■ Selected excerpt ■
━━━━━━

Cerebral blood flow changes after brain injury in human amyloid-beta knock-in mice

Abstract

Traumatic brain injury (TBI) is an environmental risk factor for Alzheimer's disease (AD). Increased brain concentrations of amyloid-β (Aβ) peptides and impaired cerebral blood flow (CBF) are shared pathologic features of TBI and AD and promising therapeutic targets. We used arterial spin-labeling magnetic resonance imaging to examine if CBF changes after TBI are influenced by human Aβ and amenable to simvastatin therapy. CBF was measured 3 days and 3 weeks after controlled cortical impact (CCI) injury in transgenic human Aβ-expressing APP(NLh/NLh) mice compared to murine Aβ-expressing C57Bl/6J wild types. Compared to uninjured littermates, CBF was reduced in the cortex of the injured hemisphere in both Aβ transgenics and wild types; deficits were more pronounced in the transgenic group, which exhibited injury-induced increased concentrations of human Aβ. In the hemisphere contralateral to CCI, CBF levels were stable in Aβ transgenic mice but increased in wild-type mice, both relative to uninjured littermates. Post-injury treatment of Aβ transgenic mice with simvastatin lowered brain Aβ concentrations, attenuated deficits in CBF ipsilateral to injury, restored hyperemia contralateral to injury, and reduced brain tissue loss. Future studies examining long-term effects of simvastatin therapy on CBF and chronic neurodegenerative changes after TBI are warranted.

Figure 1

Coronal brain section through the dorsal hippocampus illustrating regions of interest (ROIs) examined in this study. Left hemisphere taken from Franklin and Paxinos at approximately 2.0 mm caudal to Bregma. Right hemisphere illustrates a cresyl violet-processed section with ROI outlined in color. The color reproduction of this figure is available on the JCBFM journal online. CR, contusion region.

━━━━━━

■ Material provided ■
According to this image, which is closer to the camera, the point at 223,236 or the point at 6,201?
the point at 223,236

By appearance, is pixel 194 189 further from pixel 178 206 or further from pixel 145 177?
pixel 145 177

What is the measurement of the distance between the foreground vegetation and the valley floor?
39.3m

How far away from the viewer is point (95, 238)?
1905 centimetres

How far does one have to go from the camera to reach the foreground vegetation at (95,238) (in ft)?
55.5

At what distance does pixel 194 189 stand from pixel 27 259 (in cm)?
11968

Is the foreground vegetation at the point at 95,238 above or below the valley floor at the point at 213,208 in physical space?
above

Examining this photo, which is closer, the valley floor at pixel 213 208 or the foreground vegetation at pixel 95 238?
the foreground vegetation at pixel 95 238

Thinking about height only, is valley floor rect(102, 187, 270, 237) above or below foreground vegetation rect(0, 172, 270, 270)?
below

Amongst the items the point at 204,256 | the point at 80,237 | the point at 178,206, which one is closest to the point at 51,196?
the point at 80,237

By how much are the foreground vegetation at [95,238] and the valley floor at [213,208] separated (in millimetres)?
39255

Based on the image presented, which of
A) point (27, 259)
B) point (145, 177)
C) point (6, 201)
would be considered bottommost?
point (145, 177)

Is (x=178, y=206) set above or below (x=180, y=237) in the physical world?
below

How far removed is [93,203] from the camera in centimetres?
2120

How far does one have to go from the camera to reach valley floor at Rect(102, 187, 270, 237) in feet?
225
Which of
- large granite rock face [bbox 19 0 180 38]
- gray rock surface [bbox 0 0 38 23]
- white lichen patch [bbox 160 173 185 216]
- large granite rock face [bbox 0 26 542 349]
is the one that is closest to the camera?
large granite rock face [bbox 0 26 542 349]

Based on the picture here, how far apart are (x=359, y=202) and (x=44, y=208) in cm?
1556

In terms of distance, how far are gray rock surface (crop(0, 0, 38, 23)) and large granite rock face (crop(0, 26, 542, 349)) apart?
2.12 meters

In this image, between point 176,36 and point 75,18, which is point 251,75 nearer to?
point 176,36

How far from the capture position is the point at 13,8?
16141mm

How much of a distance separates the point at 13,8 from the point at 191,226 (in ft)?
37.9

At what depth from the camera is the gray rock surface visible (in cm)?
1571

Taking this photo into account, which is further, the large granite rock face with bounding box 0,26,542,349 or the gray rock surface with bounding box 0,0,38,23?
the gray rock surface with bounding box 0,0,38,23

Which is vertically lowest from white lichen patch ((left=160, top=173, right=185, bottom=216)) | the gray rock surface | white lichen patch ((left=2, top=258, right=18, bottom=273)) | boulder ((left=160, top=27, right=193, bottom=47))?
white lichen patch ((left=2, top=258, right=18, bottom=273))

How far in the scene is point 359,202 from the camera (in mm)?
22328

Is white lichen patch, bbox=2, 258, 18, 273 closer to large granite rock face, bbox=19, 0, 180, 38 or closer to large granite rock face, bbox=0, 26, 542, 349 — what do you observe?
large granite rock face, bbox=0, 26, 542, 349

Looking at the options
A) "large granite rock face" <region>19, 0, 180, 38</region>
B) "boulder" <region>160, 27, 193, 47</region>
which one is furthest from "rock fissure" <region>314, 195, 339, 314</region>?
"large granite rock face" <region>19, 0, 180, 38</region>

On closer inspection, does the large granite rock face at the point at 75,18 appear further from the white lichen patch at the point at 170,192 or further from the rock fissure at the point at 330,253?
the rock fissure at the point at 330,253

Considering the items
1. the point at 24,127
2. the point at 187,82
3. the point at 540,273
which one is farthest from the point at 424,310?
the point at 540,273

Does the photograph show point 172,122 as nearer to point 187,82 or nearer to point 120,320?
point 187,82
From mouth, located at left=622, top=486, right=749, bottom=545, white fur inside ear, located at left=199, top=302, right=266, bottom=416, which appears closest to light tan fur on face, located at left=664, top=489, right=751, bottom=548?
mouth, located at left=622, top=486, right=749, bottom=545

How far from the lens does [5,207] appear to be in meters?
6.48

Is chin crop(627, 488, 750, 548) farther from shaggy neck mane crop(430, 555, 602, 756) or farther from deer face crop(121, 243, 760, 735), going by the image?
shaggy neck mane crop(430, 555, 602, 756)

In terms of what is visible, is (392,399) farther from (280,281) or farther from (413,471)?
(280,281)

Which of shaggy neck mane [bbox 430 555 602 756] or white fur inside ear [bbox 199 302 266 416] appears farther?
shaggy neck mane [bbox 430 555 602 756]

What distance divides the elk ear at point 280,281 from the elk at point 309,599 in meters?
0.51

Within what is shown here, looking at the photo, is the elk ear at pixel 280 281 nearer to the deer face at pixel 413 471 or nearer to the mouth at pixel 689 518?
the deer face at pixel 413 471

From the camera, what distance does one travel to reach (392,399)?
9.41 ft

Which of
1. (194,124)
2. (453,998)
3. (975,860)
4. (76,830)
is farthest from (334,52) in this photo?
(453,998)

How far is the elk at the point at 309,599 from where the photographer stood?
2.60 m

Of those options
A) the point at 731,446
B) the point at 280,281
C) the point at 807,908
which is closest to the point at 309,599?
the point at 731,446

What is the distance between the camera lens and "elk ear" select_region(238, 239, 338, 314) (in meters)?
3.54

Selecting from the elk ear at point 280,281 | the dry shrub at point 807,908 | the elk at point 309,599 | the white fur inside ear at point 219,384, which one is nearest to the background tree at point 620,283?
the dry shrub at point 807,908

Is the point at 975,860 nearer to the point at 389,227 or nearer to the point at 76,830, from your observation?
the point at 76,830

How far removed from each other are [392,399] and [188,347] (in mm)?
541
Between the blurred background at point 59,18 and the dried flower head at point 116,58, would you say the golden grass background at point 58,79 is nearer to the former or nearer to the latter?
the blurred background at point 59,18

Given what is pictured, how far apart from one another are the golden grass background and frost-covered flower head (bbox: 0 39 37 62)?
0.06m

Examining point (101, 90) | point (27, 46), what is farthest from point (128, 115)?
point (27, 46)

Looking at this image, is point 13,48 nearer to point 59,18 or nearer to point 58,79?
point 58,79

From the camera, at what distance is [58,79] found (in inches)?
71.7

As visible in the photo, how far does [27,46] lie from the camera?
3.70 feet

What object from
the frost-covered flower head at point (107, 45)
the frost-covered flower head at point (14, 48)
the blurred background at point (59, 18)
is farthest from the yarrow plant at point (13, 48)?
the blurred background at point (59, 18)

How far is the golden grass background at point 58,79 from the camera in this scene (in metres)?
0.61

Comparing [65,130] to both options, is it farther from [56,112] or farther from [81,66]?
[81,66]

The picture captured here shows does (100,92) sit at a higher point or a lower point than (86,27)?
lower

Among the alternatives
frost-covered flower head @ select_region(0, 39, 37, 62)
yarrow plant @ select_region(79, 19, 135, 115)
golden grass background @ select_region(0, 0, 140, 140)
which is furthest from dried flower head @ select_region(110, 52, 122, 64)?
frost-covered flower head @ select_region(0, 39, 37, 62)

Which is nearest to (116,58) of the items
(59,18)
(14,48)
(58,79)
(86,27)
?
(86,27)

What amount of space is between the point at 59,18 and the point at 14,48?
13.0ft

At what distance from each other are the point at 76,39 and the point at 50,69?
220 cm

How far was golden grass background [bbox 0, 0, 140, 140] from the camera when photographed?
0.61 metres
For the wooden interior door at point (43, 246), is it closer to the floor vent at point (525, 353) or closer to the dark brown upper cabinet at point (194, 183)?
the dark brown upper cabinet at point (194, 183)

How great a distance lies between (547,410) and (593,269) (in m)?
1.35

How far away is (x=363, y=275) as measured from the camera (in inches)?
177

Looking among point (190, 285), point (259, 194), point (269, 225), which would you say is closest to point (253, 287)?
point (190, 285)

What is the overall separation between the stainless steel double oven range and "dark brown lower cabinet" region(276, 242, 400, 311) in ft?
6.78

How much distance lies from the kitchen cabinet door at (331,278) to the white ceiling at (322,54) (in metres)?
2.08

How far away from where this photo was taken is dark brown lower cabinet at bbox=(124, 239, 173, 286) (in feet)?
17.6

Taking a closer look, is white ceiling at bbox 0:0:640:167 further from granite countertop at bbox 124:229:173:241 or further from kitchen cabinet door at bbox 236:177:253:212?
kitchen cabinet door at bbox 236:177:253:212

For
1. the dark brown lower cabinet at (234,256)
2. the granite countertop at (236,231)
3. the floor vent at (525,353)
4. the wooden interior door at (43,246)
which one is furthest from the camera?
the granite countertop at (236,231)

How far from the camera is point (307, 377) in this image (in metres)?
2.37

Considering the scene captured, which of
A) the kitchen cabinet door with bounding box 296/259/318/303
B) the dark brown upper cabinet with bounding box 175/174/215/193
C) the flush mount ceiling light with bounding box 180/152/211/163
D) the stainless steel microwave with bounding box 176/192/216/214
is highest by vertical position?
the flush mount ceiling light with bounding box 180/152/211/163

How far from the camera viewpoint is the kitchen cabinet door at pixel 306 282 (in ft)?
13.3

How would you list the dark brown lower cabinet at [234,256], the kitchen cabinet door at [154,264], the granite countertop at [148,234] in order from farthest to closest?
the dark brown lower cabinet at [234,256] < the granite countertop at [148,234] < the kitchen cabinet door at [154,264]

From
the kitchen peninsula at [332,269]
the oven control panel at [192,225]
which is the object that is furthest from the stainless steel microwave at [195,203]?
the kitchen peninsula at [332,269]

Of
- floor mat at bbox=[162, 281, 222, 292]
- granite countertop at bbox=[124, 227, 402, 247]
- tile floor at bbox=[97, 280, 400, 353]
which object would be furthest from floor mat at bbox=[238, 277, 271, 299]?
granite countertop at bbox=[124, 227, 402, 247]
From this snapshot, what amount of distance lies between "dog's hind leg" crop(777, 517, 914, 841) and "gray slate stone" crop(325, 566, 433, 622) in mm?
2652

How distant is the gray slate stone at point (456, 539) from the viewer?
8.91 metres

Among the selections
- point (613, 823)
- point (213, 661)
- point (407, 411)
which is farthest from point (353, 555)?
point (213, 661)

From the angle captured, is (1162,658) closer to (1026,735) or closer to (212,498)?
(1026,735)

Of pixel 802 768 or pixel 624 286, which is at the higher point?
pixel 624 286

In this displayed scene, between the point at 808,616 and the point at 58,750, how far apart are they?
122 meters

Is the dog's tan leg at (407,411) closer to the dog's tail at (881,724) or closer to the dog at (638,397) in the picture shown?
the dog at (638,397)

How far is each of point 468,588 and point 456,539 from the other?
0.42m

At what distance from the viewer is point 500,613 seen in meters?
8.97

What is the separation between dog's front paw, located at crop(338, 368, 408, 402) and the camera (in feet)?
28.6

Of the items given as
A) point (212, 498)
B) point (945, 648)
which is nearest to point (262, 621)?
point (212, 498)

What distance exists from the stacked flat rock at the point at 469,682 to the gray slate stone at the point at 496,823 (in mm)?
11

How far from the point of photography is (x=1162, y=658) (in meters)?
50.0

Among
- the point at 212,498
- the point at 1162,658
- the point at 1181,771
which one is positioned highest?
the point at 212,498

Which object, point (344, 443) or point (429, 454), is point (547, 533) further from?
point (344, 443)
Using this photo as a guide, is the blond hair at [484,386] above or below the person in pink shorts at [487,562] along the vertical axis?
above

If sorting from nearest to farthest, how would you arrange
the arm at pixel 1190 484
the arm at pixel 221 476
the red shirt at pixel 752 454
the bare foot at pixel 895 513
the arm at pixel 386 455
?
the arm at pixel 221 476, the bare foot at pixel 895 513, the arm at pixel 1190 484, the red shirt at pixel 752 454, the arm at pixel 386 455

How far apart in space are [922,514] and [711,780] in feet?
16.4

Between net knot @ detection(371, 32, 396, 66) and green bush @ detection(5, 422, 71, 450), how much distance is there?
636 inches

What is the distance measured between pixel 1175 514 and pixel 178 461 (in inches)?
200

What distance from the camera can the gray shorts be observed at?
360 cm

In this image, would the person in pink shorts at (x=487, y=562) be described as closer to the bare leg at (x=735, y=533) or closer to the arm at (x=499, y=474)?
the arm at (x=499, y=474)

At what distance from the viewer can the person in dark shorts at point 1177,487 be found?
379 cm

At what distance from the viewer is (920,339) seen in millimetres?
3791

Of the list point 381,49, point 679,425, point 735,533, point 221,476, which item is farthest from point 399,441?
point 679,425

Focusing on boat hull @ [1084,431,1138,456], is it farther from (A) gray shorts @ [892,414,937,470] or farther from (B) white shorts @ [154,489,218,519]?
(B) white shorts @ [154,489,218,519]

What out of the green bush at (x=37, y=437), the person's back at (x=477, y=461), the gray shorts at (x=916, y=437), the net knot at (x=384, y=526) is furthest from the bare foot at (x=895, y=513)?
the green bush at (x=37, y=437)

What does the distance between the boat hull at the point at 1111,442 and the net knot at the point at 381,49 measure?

━━━━━━

■ Task to carry out ■
Pick up the article on cerebral blood flow after brain injury in amyloid-beta knock-in mice after its last sentence and continue writing it.

■ Exercise result ■
Figure 2

Representative cerebral blood flow (CBF) maps illustrated on coronal views of arterial spin-labeling MR images taken at the level of the dorsal hippocampus from naive and injured C57 and APP^NLh/NLh mice. CBF levels in each region of interest defined in Materials and Methods were quantified and are illustrated in Figure 3. CCI, controlled cortical impact.

Figure 3

Cerebral blood flow (CBF) values in regions of interest in naive and controlled cortical impact injured C57 and APP^NLh/NLh mice (mean±SE). *APP^NLh/NLh<C57, P<0.05; **APP^NLh/NLh<C57, P<0.01; ^†3 days, 3 weeks>naive, P<0.05; ^‡3 days, 3 weeks compared with naive, P<0.01. CR, contusion region.

Figure 4

(A) Representative magnetic resonance image (A, top row) cerebral blood flow (CBF; A, bottom row) maps illustrated in coronal views at the level of the dorsal hippocampus from APP^NLh/NLh mice after controlled cortical impact (CCI) injury and 3 weeks treatment with either vehicle or 3 mg/kg simvastatin. (B) Region of interest CBF values from the two experimental groups with CCI/vehicle (gray bars) and CCI/drug (black bars) treatment. *CCI/drug>CCI/vehicle, P<0.05. CR, contusion region.

Figure 5

Analyses of brain tissue volume in representative magnetic resonance image (MRI) scans ex vivo (MRI images, A; quantification, B) and corresponding histologic sections (photomicrographs, C; quantification, D) from APP^NLh/NLh subjected to controlled cortical impact (CCI) injury and treatment with either vehicle or 3 mg/kg simvastatin for 3 weeks. MRI analysis demonstrates greater tissue preservation in the CCI/drug group. *P<0.05.

Figure 6

Enzyme-linked immunosorbent assay analyses of Aβ1-42 (A) and Aβ1-40 (B) concentrations in the cortex and hippocampus tissue homogenates from C57 and APP^NLh/NLh mice with no injury (naive) or 3 weeks after controlled cortical impact (CCI) injury and administration of either vehicle or 3 mg/kg simvastatin in APP^NLh/NLh mice. *P<0.05.